ALMT aprova lei que vai regulamentar destinação de recursos para shows e eventos culturais

Esta semana foi aprovado, por unanimidade, o Projeto de Lei 1072/2023, nos moldes do substitutivo integral nº. 1, que estabelece o limite e as regras sobre a destinação de recursos públicos para a realização de show e eventos culturais. O texto foi construído a partir de uma comissão liderada pelo Poder Legislativo em conjunto com o governo estadual, representantes da classe artísticas, produtores culturais, prefeitos e Associação Mato-Grossense dos Municípios (AMM).

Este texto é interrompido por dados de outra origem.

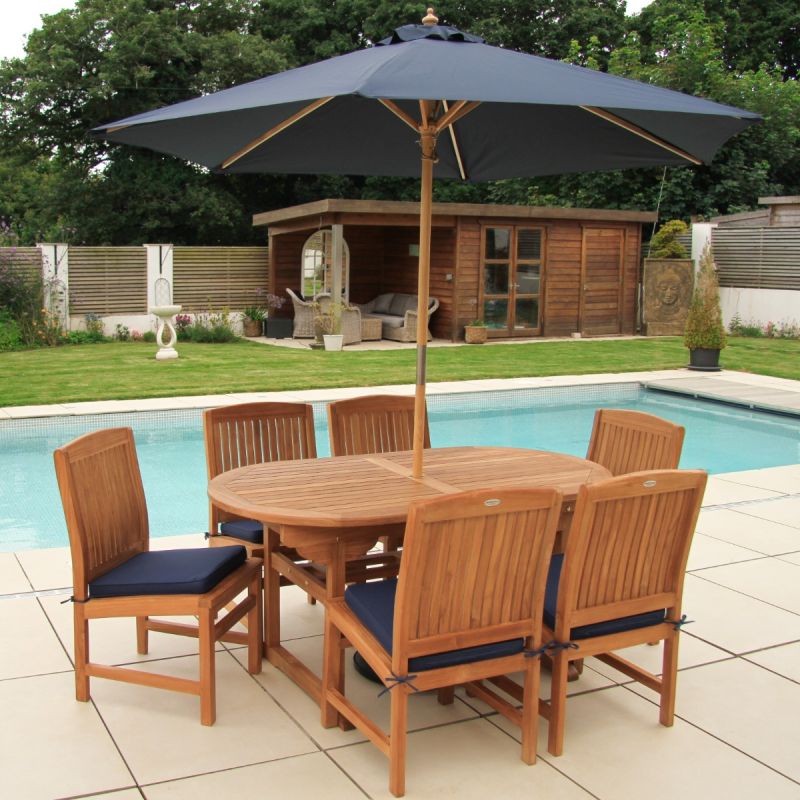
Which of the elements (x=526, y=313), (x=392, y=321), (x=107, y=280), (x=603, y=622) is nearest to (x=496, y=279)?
(x=526, y=313)

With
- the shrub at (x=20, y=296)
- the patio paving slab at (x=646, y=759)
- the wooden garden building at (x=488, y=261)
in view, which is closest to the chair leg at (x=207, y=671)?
the patio paving slab at (x=646, y=759)

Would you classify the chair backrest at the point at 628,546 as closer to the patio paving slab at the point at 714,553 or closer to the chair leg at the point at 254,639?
the chair leg at the point at 254,639

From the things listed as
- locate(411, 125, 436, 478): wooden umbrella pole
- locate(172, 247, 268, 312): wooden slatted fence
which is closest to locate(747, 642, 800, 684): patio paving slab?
locate(411, 125, 436, 478): wooden umbrella pole

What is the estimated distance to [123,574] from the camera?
332 cm

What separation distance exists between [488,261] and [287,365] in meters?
5.19

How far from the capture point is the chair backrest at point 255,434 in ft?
13.9

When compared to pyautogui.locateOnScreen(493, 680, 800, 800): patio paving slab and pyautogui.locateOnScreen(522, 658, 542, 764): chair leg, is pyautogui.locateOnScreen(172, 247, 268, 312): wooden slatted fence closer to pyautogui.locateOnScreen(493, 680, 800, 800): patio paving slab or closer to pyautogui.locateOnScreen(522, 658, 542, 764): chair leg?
pyautogui.locateOnScreen(493, 680, 800, 800): patio paving slab

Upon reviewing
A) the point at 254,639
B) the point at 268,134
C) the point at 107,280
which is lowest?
the point at 254,639

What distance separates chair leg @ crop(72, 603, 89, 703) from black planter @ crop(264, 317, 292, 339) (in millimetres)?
13648

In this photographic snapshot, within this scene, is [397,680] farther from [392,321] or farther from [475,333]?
[392,321]

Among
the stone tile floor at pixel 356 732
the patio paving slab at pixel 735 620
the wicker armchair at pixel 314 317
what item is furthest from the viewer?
the wicker armchair at pixel 314 317

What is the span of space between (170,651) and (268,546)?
22.1 inches

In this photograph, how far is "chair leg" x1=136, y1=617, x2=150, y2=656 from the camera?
365 centimetres

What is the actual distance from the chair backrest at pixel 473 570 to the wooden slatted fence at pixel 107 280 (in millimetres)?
14242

O projeto de lei tem autoria das Lideranças Partidárias, mas a formatação foi liderada pelo deputado estadual Beto Dois a Um (PSB), que é músico e já foi secretário de Estado de Cultura, Esporte e Lazer. De acordo com o parlamentar, o presidente da ALMT, deputado Eduardo Botelho (União), pediu para que conduzisse o processo junto ao Poder Executivo e ao setor artístico.

“Criamos uma comissão, ouvimos prefeitos, AMM, deputados, representantes do segmento e encontramos um bom termo que garantisse a valorização dos artistas locais, limitasse os gastos com shows nacionais, deixando a cadeia produtiva de shows e eventos abastecida. Os recursos vão ficar dentro do estado e ainda asseguramos um direito constitucional que é o acesso à cultura para toda população de Mato Grosso”, explicou o parlamentar.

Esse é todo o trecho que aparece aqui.